Salí de la cárcel, como de cárcel. No es necesario encarecerlo más, pues por lo menos es un vivo retrato del infierno. Salí con deseo de mi libertad y no hice mucho en desearla, que a quien tan injustamente se la quitaron, causa tuvo para temer mayores daños, por serle muy fácil de negociar al contrario cualquier demasía, pues no le fue dificultoso lo principal.

Quizá piensan algunos que Dios duerme; pues aun los que no tuvieron verdadero conocimiento suyo, lo temieron y temen. Preguntándole Isopo a Chilo «¿Qué hace Dios? ¿En qué se ocupa?», le respondió: «En levantar humildes y derribar soberbios.» Yo soy el malo y, pues me dieron pena, debí de tener culpa. Que no es de sospechar de un honrado juez, que profesa sciencia y santidad, se querrá empachar por amistades ni dádivas o miedos. Allá se lo hayan, juzgados han de ser; no quiero yo juzgarlos ni más molerlos.

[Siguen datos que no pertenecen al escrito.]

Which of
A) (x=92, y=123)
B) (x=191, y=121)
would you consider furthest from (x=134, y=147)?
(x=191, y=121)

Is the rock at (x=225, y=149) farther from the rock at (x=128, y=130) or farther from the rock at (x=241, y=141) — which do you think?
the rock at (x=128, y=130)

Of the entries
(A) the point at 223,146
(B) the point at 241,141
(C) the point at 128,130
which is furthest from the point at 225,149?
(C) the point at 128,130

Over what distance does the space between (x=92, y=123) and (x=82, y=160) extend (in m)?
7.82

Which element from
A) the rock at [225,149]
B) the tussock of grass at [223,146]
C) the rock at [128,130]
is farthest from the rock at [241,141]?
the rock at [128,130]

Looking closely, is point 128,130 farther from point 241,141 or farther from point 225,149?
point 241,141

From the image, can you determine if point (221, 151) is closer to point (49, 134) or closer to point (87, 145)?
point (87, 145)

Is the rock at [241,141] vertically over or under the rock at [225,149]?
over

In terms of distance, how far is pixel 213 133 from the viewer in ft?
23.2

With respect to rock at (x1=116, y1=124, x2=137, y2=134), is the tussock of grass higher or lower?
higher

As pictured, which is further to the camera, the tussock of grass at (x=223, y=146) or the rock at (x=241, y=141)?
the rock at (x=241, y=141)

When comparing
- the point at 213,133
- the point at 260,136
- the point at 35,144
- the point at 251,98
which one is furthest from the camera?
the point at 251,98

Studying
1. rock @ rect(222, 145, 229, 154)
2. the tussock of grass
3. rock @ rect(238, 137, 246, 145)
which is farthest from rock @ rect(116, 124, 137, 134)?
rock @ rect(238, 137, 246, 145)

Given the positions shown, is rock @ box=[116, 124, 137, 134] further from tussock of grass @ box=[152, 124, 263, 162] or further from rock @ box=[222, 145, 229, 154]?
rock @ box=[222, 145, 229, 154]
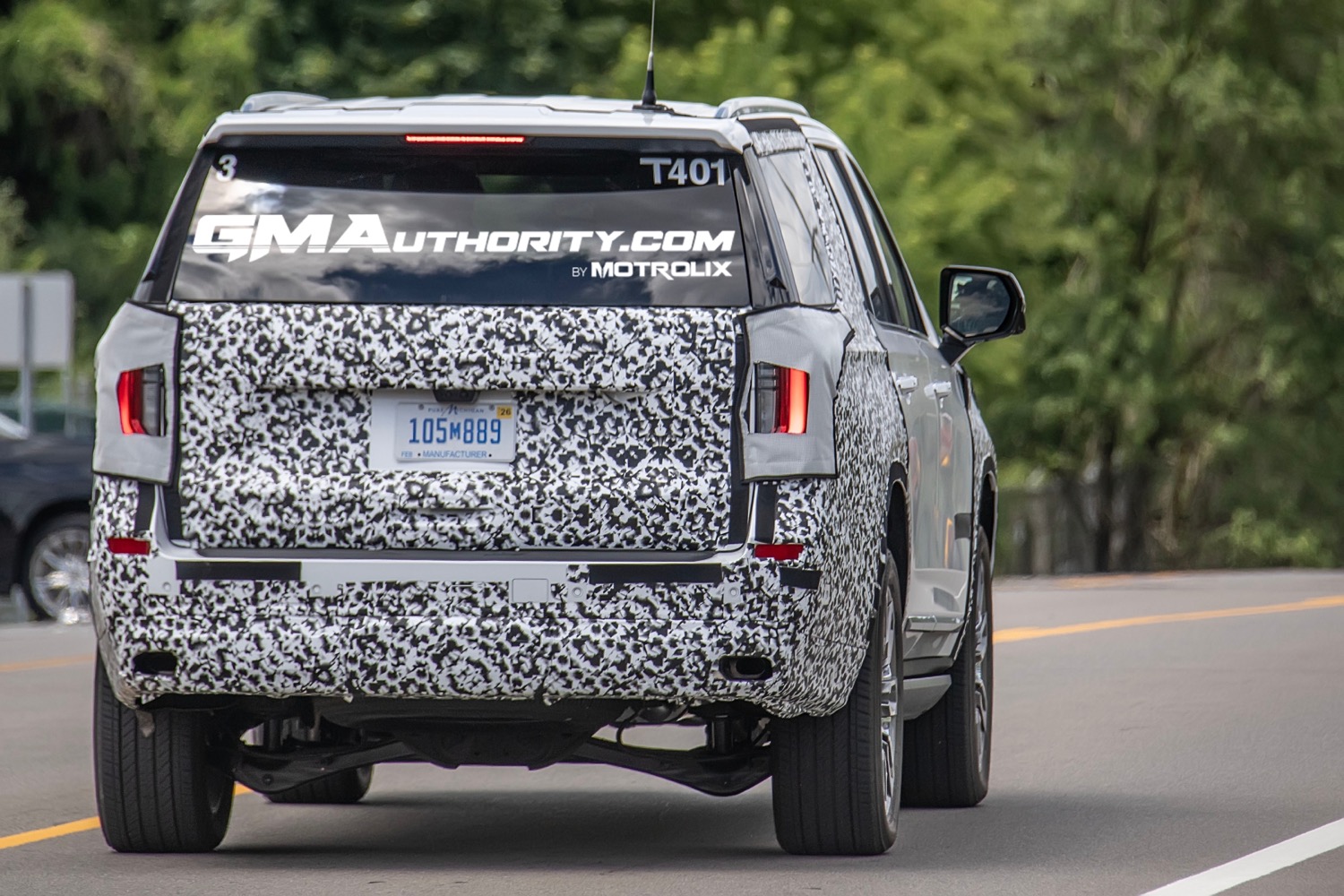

Quedé tan escarmentado, tan escaldado y medroso, que de allí adelante aun del agua fría tuve miedo. Ni por el Torrón o cárcel ni cuatro calles a la redonda quisiera pasar, no tanto por la prisión que tuve, cuanto por haberme visto en ella tan sin razón ofendido. No vía vara de arriero que no se me antojase justicia. Desde allí propuse para siempre dejarme antes vencer que comparecer en tela de juicio. A lo menos escusarlo hasta no poder más, y que sea más fuerza que necesidad.